The records follow. Copy them exactly, but omit the pictures.

────────────────

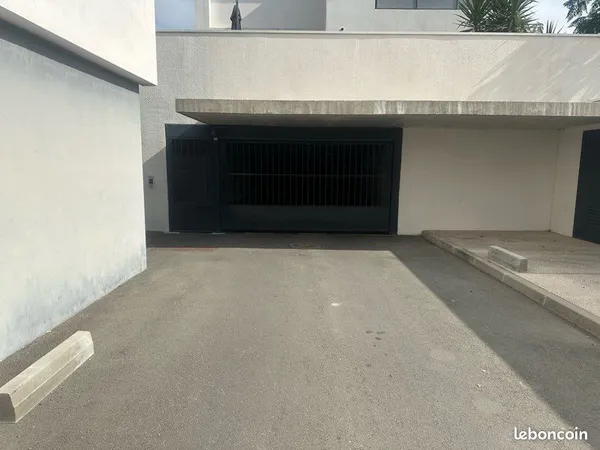 Grand garage fermé / box sécurisé 31m2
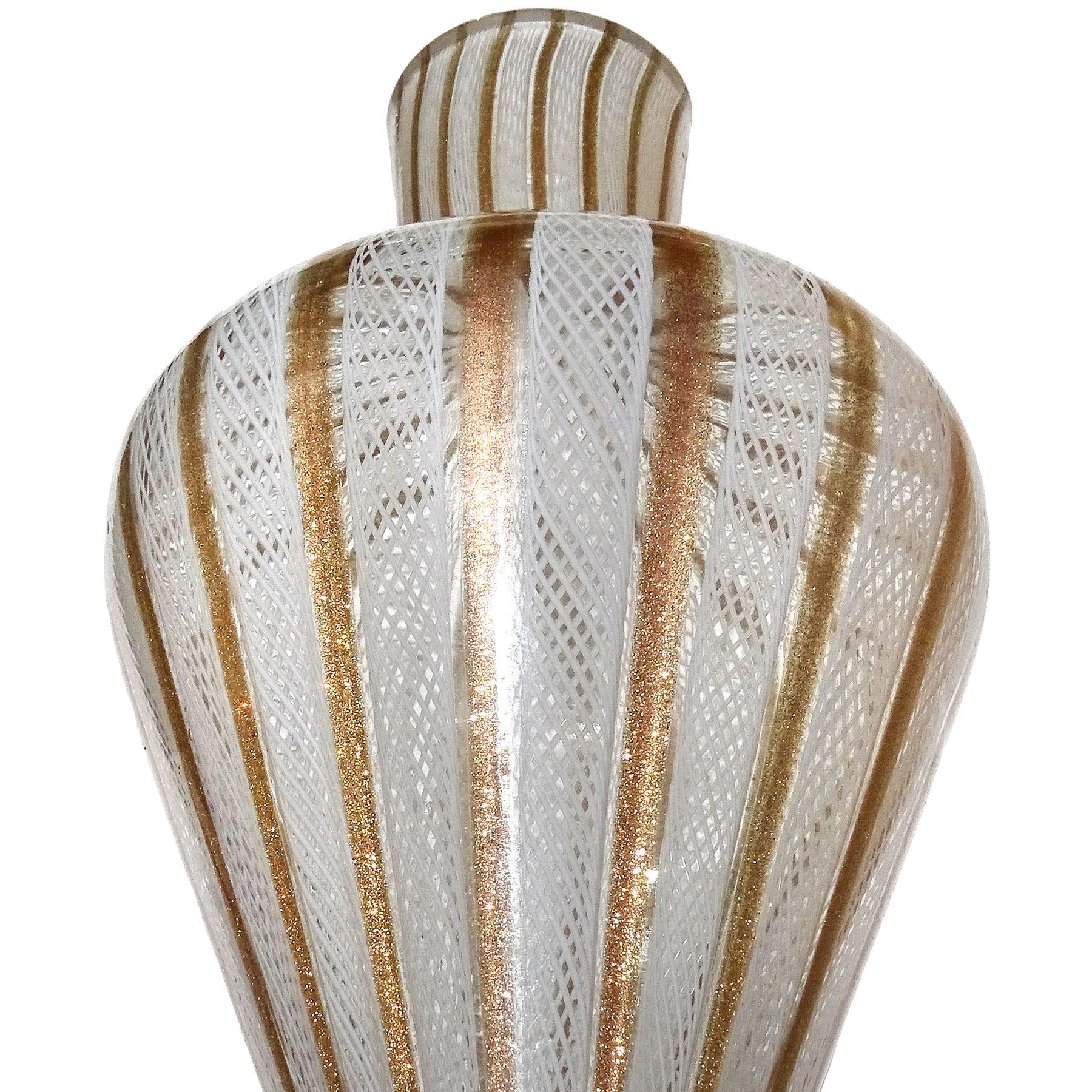Fratelli Toso Murano White Aventurine Ribbons Italian Art Glass Hourglass Vase In Good Condition For Sale In Kissimmee, FL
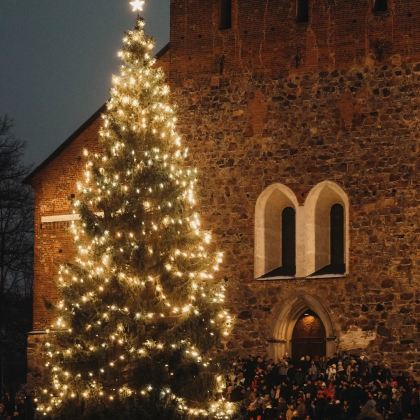 芬兰赫尔辛基+罗瓦涅米+凯米+列维+萨尼色尔卡8日7晚拼小团 芬兰赫尔辛基+罗瓦涅米+凯米+列维+萨尼色尔卡8日7晚拼小团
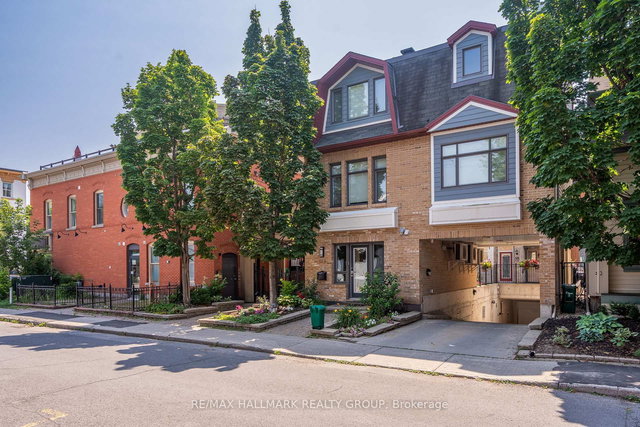 D - 124 Guigues Avenue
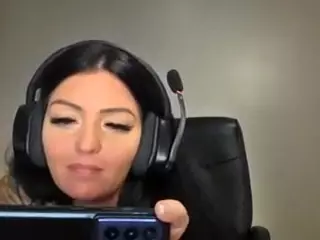 morgantylerr's Live Sex Cam Show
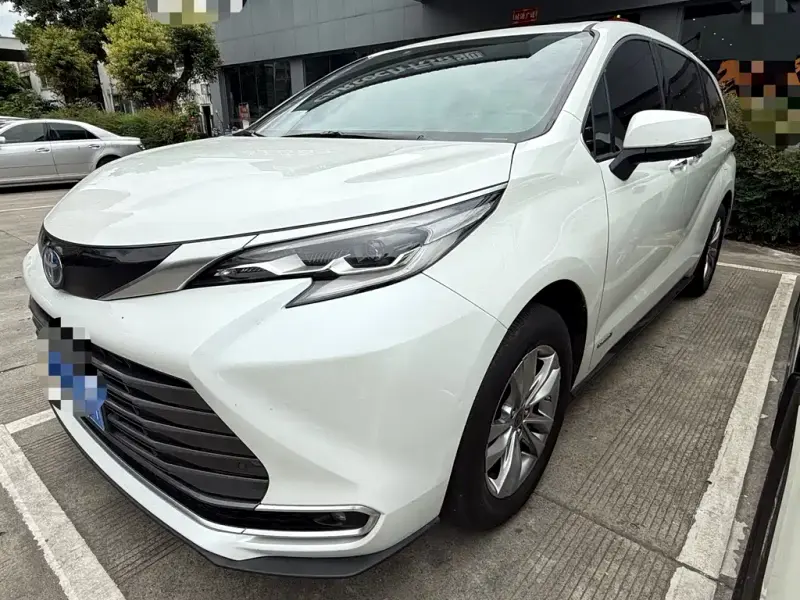 Toyota Sienna, 2022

────────────────

### SOLUTION TO THE PROBLEM
 Grand garage fermé / box sécurisé 31m2
Fratelli Toso Murano White Aventurine Ribbons Italian Art Glass Hourglass Vase In Good Condition For Sale In Kissimmee, FL
 芬兰赫尔辛基+罗瓦涅米+凯米+列维+萨尼色尔卡8日7晚拼小团 芬兰赫尔辛基+罗瓦涅米+凯米+列维+萨尼色尔卡8日7晚拼小团
 D - 124 Guigues Avenue
 morgantylerr's Live Sex Cam Show
 Toyota Sienna, 2022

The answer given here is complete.